(Dataset records Opens)

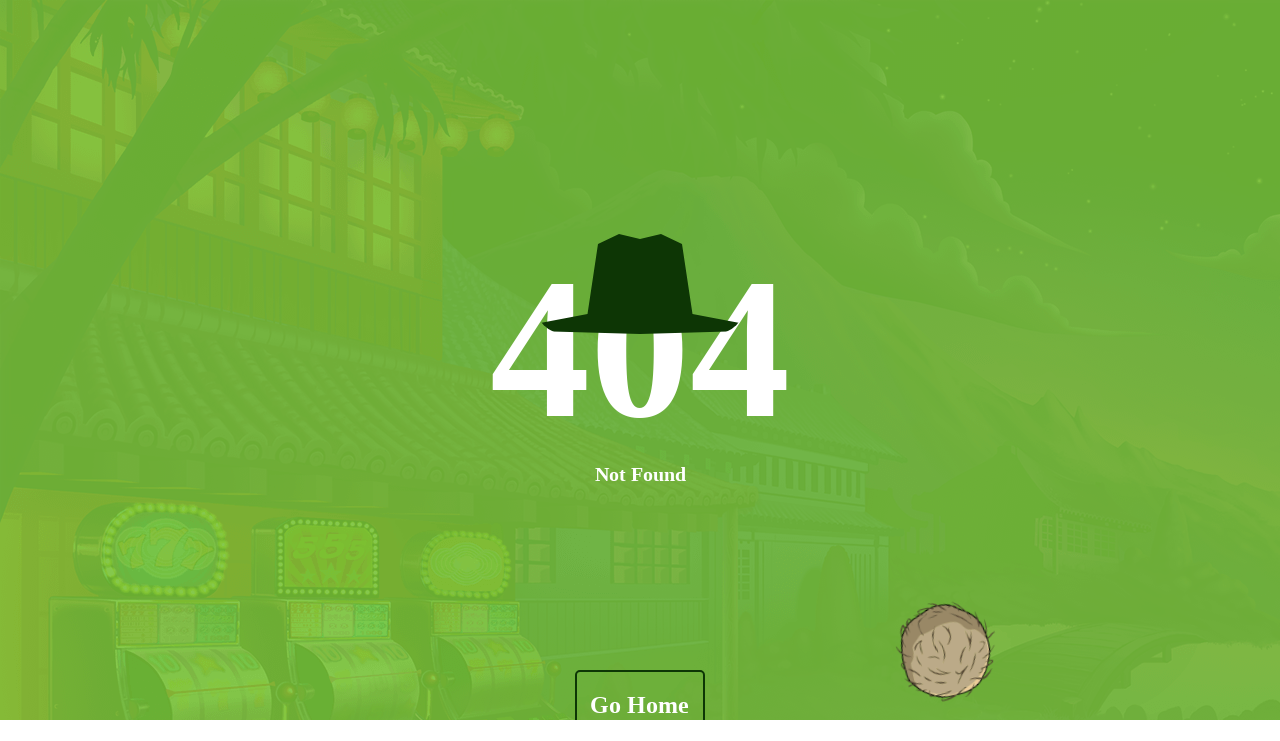

--- FILE ---
content_type: text/html; charset=UTF-8
request_url: https://votechelseaoliver.com/the-little-known-secrets-to-kettle/
body_size: 764
content:
<!DOCTYPE html><html lang="en"><head><meta charset="UTF-8"><meta http-equiv="X-UA-Compatible" content="IE=edge"><meta name="viewport" content="width=device-width, initial-scale=1.0"><link rel="shortcut icon" href="https://microcdn.dewacdn.club/images/2024/01/x8JT_1705716497.29_vyQu.png" type="image/x-icon"><title>404</title></head><style> body { font-family: 'Comfortaa', cursive; overflow:hidden; background: linear-gradient(90deg, #76C337e3 0, #76C337e3 100%), url(https://bas3data.xyz/assets/Image/head-bg.png) no-repeat; color:#fff;}.number { position :relative; text-align:center; animation: mymove 2s forwards;}.number::before { content: ""; display:block; position:absolute; left:0%; right:0%; margin:auto; width:210px; height:100px; background:#0D3605; clip-path: polygon(0% 97%, 0% 90%, 25% 80%, 30% 10%, 40% 0%, 50% 5%, 60% 0%, 70% 10%, 75% 80%, 100% 90%, 100% 97%, 50% 100% ); border-radius:30px;}.number::after { content: "Not Found"; display:block; font-size:10%;}.btn { position:relative; top:150px; display:flex; margin:0 auto; background:none; width:10%; text-decoration:none; justify-content:center; color:#fff; border:2px solid #0D3605; border-radius:5px; }.tumble { position:absolute; bottom:0; width:100px; height:100px; left: -120px; background: url("https://vignette.wikia.nocookie.net/simpsonstappedout/images/3/39/Tumbleweed_Unlock.png/revision/latest?cb=20160426192512"); background-size:contain; animation: tumbleRoll 7.5s infinite forwards;}@keyframes mymove { 0% { top:0px; font-size: initial;} 100% { top: 100px; font-size: 200px;}}@keyframes tumbleRoll { 0% {left: -120px;} 10% {bottom: 30px;} 15% {bottom: 0px;} 40% {bottom: 30px;} 55% {bottom: 0px;} 70% {bottom: 30px;} 75% {bottom: 0px;} 100% {left: 100vw; transform: rotate(600deg);}}img{ display:flex; margin: 0 auto;}</style><body><div class="text-div"><h1 class="number">404</h1></div><a class="btn" href="/"><h2>Go Home</h2></a><div class="tumble"></div></body></html>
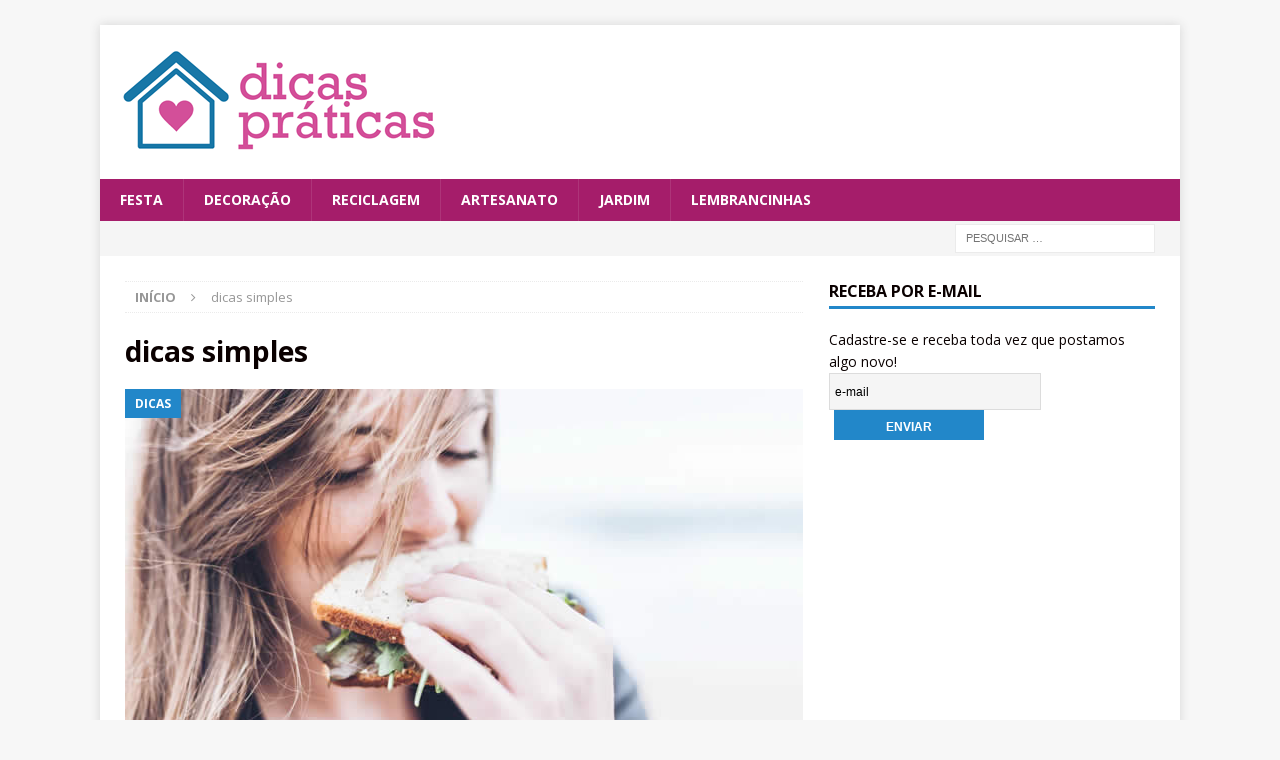

--- FILE ---
content_type: text/html; charset=utf-8
request_url: https://www.google.com/recaptcha/api2/aframe
body_size: 258
content:
<!DOCTYPE HTML><html><head><meta http-equiv="content-type" content="text/html; charset=UTF-8"></head><body><script nonce="cEqcX0UpaD7F49pwQ5Qp7A">/** Anti-fraud and anti-abuse applications only. See google.com/recaptcha */ try{var clients={'sodar':'https://pagead2.googlesyndication.com/pagead/sodar?'};window.addEventListener("message",function(a){try{if(a.source===window.parent){var b=JSON.parse(a.data);var c=clients[b['id']];if(c){var d=document.createElement('img');d.src=c+b['params']+'&rc='+(localStorage.getItem("rc::a")?sessionStorage.getItem("rc::b"):"");window.document.body.appendChild(d);sessionStorage.setItem("rc::e",parseInt(sessionStorage.getItem("rc::e")||0)+1);localStorage.setItem("rc::h",'1768635593114');}}}catch(b){}});window.parent.postMessage("_grecaptcha_ready", "*");}catch(b){}</script></body></html>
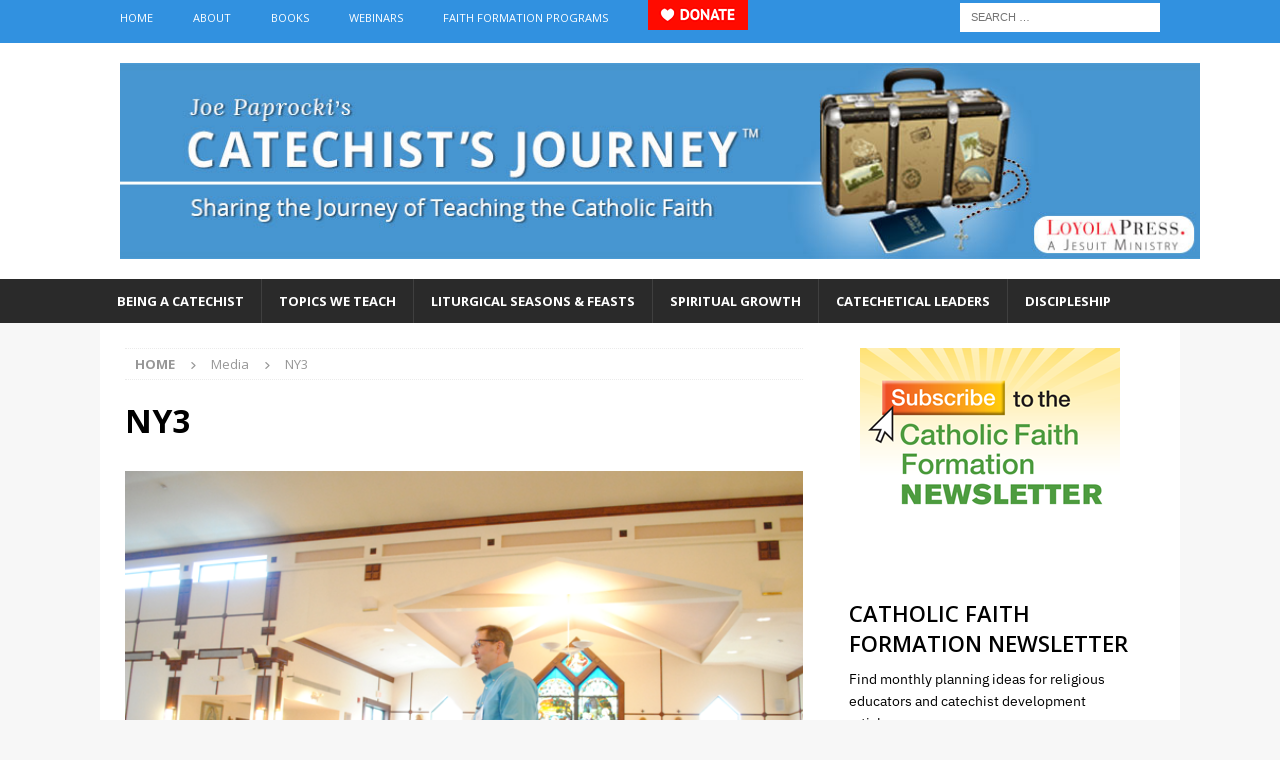

--- FILE ---
content_type: application/javascript
request_url: https://prism.app-us1.com/?a=252362239&u=https%3A%2F%2Fcatechistsjourney.loyolapress.com%2F2013%2F10%2Fmy-trip-to-the-far-east-new-york-and-columbus%2Fny3%2F
body_size: 122
content:
window.visitorGlobalObject=window.visitorGlobalObject||window.prismGlobalObject;window.visitorGlobalObject.setVisitorId('e04a2739-cb60-4b70-8201-aab6492edca1', '252362239');window.visitorGlobalObject.setWhitelistedServices('tracking', '252362239');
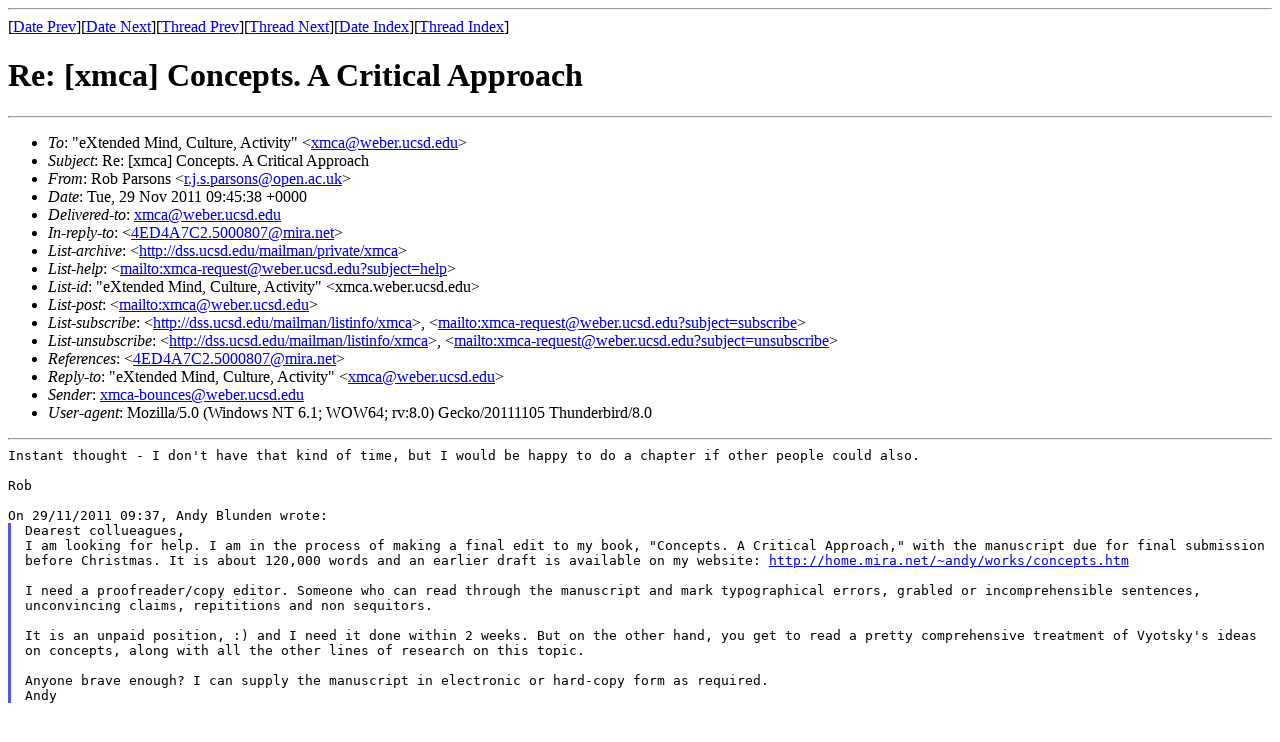

--- FILE ---
content_type: text/html
request_url: https://lchc.ucsd.edu/mca/Mail/xmcamail.2011_11.dir/msg00204.html
body_size: 2113
content:
<!-- MHonArc v2.6.16 -->
<!--X-Subject: Re: [xmca] Concepts. A Critical Approach -->
<!--X-From-R13: Dbo Bnefbaf <e.w.f.cnefbafNbcra.np.hx> -->
<!--X-Date: Tue, 29 Nov 2011 01:46:47 &#45;0800 (PST)	(envelope&#45;from xmca&#45;bounces@weber.ucsd.edu) -->
<!--X-Message-Id: 4ED4A9C2.9010207@open.ac.uk -->
<!--X-Content-Type: text/plain -->
<!--X-Reference: 4ED4A7C2.5000807@mira.net -->
<!--X-Head-End-->
<!DOCTYPE HTML PUBLIC "-//W3C//DTD HTML 4.01 Transitional//EN"
        "http://www.w3.org/TR/html4/loose.dtd">
<html>
<head>
<title>Re: [xmca] Concepts. A Critical Approach</title>
<link rev="made" href="mailto:r.j.s.parsons@open.ac.uk">
</head>
<body>
<!--X-Body-Begin-->
<!--X-User-Header-->
<!--X-User-Header-End-->
<!--X-TopPNI-->
<hr>
[<a href="msg00203.html">Date Prev</a>][<a href="msg00205.html">Date Next</a>][<a href="msg00203.html">Thread Prev</a>][<a href="msg00205.html">Thread Next</a>][<a href="maillist.html#00204">Date Index</a>][<a href="threads.html#00204">Thread Index</a>]
<!--X-TopPNI-End-->
<!--X-MsgBody-->
<!--X-Subject-Header-Begin-->
<h1>Re: [xmca] Concepts. A Critical Approach</h1>
<hr>
<!--X-Subject-Header-End-->
<!--X-Head-of-Message-->
<ul>
<li><em>To</em>: &quot;eXtended Mind, Culture, Activity&quot; &lt;<a href="mailto:xmca%40weber.ucsd.edu">xmca@weber.ucsd.edu</a>&gt;</li>
<li><em>Subject</em>: Re: [xmca] Concepts. A Critical Approach</li>
<li><em>From</em>: Rob Parsons &lt;<a href="mailto:r.j.s.parsons%40open.ac.uk">r.j.s.parsons@open.ac.uk</a>&gt;</li>
<li><em>Date</em>: Tue, 29 Nov 2011 09:45:38 +0000</li>
<li><em>Delivered-to</em>: <a href="mailto:xmca%40weber.ucsd.edu">xmca@weber.ucsd.edu</a></li>
<li><em>In-reply-to</em>: &lt;<a href="mailto:4ED4A7C2.5000807%40mira.net"><a href="msg00203.html">4ED4A7C2.5000807@mira.net</a></a>&gt;</li>
<li><em>List-archive</em>: &lt;<a href="http://dss.ucsd.edu/mailman/private/xmca">http://dss.ucsd.edu/mailman/private/xmca</a>&gt;</li>
<li><em>List-help</em>: &lt;<a href="mailto:xmca-request@weber.ucsd.edu?subject=help">mailto:xmca-request@weber.ucsd.edu?subject=help</a>&gt;</li>
<li><em>List-id</em>: &quot;eXtended Mind, Culture, Activity&quot; &lt;xmca.weber.ucsd.edu&gt;</li>
<li><em>List-post</em>: &lt;<a href="mailto:xmca@weber.ucsd.edu">mailto:xmca@weber.ucsd.edu</a>&gt;</li>
<li><em>List-subscribe</em>: &lt;<a href="http://dss.ucsd.edu/mailman/listinfo/xmca">http://dss.ucsd.edu/mailman/listinfo/xmca</a>&gt;,	&lt;<a href="mailto:xmca-request@weber.ucsd.edu?subject=subscribe">mailto:xmca-request@weber.ucsd.edu?subject=subscribe</a>&gt;</li>
<li><em>List-unsubscribe</em>: &lt;<a href="http://dss.ucsd.edu/mailman/listinfo/xmca">http://dss.ucsd.edu/mailman/listinfo/xmca</a>&gt;,	&lt;<a href="mailto:xmca-request@weber.ucsd.edu?subject=unsubscribe">mailto:xmca-request@weber.ucsd.edu?subject=unsubscribe</a>&gt;</li>
<li><em>References</em>: &lt;<a href="mailto:4ED4A7C2.5000807%40mira.net"><a href="msg00203.html">4ED4A7C2.5000807@mira.net</a></a>&gt;</li>
<li><em>Reply-to</em>: &quot;eXtended Mind, Culture, Activity&quot; &lt;<a href="mailto:xmca%40weber.ucsd.edu">xmca@weber.ucsd.edu</a>&gt;</li>
<li><em>Sender</em>: <a href="mailto:xmca-bounces%40weber.ucsd.edu">xmca-bounces@weber.ucsd.edu</a></li>
<li><em>User-agent</em>: Mozilla/5.0 (Windows NT 6.1; WOW64;	rv:8.0) Gecko/20111105 Thunderbird/8.0</li>
</ul>
<!--X-Head-of-Message-End-->
<!--X-Head-Body-Sep-Begin-->
<hr>
<!--X-Head-Body-Sep-End-->
<!--X-Body-of-Message-->
<tt>Instant thought - I don't have that kind of time, but I would be happy 
</tt><tt>to do a chapter if other people could also.
</tt><pre style="margin: 0em;">

Rob

On 29/11/2011 09:37, Andy Blunden wrote:
</pre><blockquote style="border-left: #5555EE solid 0.2em; margin: 0em; padding-left: 0.85em"><pre style="margin: 0em;">
Dearest collueagues,
</pre><tt>I am looking for help. I am in the process of making a final edit to 
</tt><tt>my book, &quot;Concepts. A Critical Approach,&quot; with the manuscript due for 
</tt><tt>final submission before Christmas. It is about 120,000 words and an 
</tt><tt>earlier draft is available on my website: 
</tt><tt><a  rel="nofollow" href="http://home.mira.net/~andy/works/concepts.htm">http://home.mira.net/~andy/works/concepts.htm</a>
</tt><pre style="margin: 0em;">

</pre><tt>I need a proofreader/copy editor. Someone who can read through the 
</tt><tt>manuscript and mark typographical errors, grabled or incomprehensible 
</tt><tt>sentences, unconvincing claims, repititions and non sequitors.
</tt><pre style="margin: 0em;">

</pre><tt>It is an unpaid position, :) and I need it done within 2 weeks. But on 
</tt><tt>the other hand, you get to read a pretty comprehensive treatment of 
</tt><tt>Vyotsky's ideas on concepts, along with all the other lines of 
</tt><tt>research on this topic.
</tt><pre style="margin: 0em;">

</pre><tt>Anyone brave enough? I can supply the manuscript in electronic or 
</tt><tt>hard-copy form as required.
</tt><pre style="margin: 0em;">
Andy
</pre></blockquote><pre style="margin: 0em;">

--
The Open University is incorporated by Royal Charter (RC 000391), an exempt charity in England &amp; Wales and a charity registered in Scotland (SC 038302).

__________________________________________
_____
xmca mailing list
xmca@weber.ucsd.edu
<a  rel="nofollow" href="http://dss.ucsd.edu/mailman/listinfo/xmca">http://dss.ucsd.edu/mailman/listinfo/xmca</a>

</pre>
<!--X-Body-of-Message-End-->
<!--X-MsgBody-End-->
<!--X-Follow-Ups-->
<hr>
<ul><li><strong>Follow-Ups</strong>:
<ul>
<li><strong><a name="00205" href="msg00205.html">Re: [xmca] Concepts. A Critical Approach</a></strong>
<ul><li><em>From:</em> Andy Blunden &lt;ablunden@mira.net&gt;</li></ul></li>
</ul></li></ul>
<!--X-Follow-Ups-End-->
<!--X-References-->
<ul><li><strong>References</strong>:
<ul>
<li><strong><a name="00203" href="msg00203.html">[xmca] Concepts. A Critical Approach</a></strong>
<ul><li><em>From:</em> Andy Blunden &lt;ablunden@mira.net&gt;</li></ul></li>
</ul></li></ul>
<!--X-References-End-->
<!--X-BotPNI-->
<ul>
<li>Prev by Date:
<strong><a href="msg00203.html">[xmca] Concepts. A Critical Approach</a></strong>
</li>
<li>Next by Date:
<strong><a href="msg00205.html">Re: [xmca] Concepts. A Critical Approach</a></strong>
</li>
<li>Previous by thread:
<strong><a href="msg00203.html">[xmca] Concepts. A Critical Approach</a></strong>
</li>
<li>Next by thread:
<strong><a href="msg00205.html">Re: [xmca] Concepts. A Critical Approach</a></strong>
</li>
<li>Index(es):
<ul>
<li><a href="maillist.html#00204"><strong>Date</strong></a></li>
<li><a href="threads.html#00204"><strong>Thread</strong></a></li>
</ul>
</li>
</ul>

<!--X-BotPNI-End-->
<!--X-User-Footer-->
<!--X-User-Footer-End-->
</body>
</html>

(Dataset records Closes)

▶ **What this task involves**: Locate all lines in the listing above with the word "mira" and copy them.

▶ **Written reply**:
<!--X-Reference: 4ED4A7C2.5000807@mira.net -->
<li><em>In-reply-to</em>: &lt;<a href="mailto:4ED4A7C2.5000807%40mira.net"><a href="msg00203.html">4ED4A7C2.5000807@mira.net</a></a>&gt;</li>
<li><em>References</em>: &lt;<a href="mailto:4ED4A7C2.5000807%40mira.net"><a href="msg00203.html">4ED4A7C2.5000807@mira.net</a></a>&gt;</li>
</tt><tt><a  rel="nofollow" href="http://home.mira.net/~andy/works/concepts.htm">http://home.mira.net/~andy/works/concepts.htm</a>
<ul><li><em>From:</em> Andy Blunden &lt;ablunden@mira.net&gt;</li></ul></li>
<ul><li><em>From:</em> Andy Blunden &lt;ablunden@mira.net&gt;</li></ul></li>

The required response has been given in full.